═════ Input data ═════

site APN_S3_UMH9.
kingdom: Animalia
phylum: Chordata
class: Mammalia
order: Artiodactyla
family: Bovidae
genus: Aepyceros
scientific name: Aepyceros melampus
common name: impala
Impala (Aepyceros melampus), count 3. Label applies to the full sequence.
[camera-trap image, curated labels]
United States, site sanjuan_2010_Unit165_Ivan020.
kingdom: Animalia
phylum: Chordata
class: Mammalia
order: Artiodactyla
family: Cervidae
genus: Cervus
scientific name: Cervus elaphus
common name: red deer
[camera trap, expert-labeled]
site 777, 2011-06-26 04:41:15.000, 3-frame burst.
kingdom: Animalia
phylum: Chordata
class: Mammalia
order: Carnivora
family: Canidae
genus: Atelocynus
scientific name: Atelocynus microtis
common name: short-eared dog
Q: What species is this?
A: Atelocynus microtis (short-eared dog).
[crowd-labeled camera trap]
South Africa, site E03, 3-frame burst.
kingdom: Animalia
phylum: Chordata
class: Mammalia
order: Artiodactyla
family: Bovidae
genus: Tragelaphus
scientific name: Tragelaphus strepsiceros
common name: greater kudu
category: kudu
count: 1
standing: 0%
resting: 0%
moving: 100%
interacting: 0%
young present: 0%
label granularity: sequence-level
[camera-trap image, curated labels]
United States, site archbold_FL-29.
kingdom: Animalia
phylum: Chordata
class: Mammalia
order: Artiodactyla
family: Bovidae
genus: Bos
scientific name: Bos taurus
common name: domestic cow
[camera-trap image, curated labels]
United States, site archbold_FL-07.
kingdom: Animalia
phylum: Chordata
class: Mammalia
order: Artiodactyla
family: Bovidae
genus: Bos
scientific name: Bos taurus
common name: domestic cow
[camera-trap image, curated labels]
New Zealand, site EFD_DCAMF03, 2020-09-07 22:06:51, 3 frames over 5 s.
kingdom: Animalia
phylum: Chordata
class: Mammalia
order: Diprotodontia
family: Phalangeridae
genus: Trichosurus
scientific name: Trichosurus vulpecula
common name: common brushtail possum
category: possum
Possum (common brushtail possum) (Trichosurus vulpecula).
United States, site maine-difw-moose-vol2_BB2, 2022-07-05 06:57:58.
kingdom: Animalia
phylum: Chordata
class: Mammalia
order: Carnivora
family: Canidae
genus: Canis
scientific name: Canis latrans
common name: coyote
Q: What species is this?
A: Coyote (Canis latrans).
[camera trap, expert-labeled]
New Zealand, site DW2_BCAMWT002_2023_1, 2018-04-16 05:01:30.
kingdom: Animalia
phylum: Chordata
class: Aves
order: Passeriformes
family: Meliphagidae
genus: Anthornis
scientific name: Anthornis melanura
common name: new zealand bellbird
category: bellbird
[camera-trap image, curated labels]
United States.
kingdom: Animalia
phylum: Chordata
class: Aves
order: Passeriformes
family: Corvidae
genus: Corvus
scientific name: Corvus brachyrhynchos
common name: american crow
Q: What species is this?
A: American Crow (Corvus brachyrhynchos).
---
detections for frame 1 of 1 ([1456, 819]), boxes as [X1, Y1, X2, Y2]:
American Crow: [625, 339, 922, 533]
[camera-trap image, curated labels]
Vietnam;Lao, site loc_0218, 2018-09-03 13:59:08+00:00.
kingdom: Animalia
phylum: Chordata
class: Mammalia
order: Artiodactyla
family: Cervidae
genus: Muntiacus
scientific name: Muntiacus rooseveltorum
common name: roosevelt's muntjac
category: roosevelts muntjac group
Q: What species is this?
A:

═════

To do » The answer must consist of every line from the data that holds the string "scientific".

Response to the exercise »
scientific name: Aepyceros melampus
scientific name: Cervus elaphus
scientific name: Atelocynus microtis
scientific name: Tragelaphus strepsiceros
scientific name: Bos taurus
scientific name: Bos taurus
scientific name: Trichosurus vulpecula
scientific name: Canis latrans
scientific name: Anthornis melanura
scientific name: Corvus brachyrhynchos
scientific name: Muntiacus rooseveltorum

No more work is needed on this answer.